§ Exercise details: The required output is the line containing "standing: 0%" and every line after it, transcribed exactly through the end of the data below.

§ Provided entries:
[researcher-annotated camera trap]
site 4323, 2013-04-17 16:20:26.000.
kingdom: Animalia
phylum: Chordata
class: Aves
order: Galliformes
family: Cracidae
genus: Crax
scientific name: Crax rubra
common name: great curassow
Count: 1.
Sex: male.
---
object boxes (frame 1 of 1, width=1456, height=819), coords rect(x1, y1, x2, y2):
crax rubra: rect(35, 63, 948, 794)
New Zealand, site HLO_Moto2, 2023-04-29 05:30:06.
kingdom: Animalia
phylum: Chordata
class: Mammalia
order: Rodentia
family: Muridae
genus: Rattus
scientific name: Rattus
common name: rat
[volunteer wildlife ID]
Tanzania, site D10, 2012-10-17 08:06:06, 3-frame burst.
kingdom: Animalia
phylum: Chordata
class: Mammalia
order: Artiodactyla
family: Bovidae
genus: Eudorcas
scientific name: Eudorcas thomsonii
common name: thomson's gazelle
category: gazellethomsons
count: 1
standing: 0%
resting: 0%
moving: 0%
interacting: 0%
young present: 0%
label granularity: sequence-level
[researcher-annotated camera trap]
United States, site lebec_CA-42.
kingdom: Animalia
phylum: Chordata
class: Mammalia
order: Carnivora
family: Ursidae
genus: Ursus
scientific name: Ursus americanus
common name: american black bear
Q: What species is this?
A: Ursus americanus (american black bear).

§ Result of this task:
standing: 0%
resting: 0%
moving: 0%
interacting: 0%
young present: 0%
label granularity: sequence-level
[researcher-annotated camera trap]
United States, site lebec_CA-42.
kingdom: Animalia
phylum: Chordata
class: Mammalia
order: Carnivora
family: Ursidae
genus: Ursus
scientific name: Ursus americanus
common name: american black bear
Q: What species is this?
A: Ursus americanus (american black bear).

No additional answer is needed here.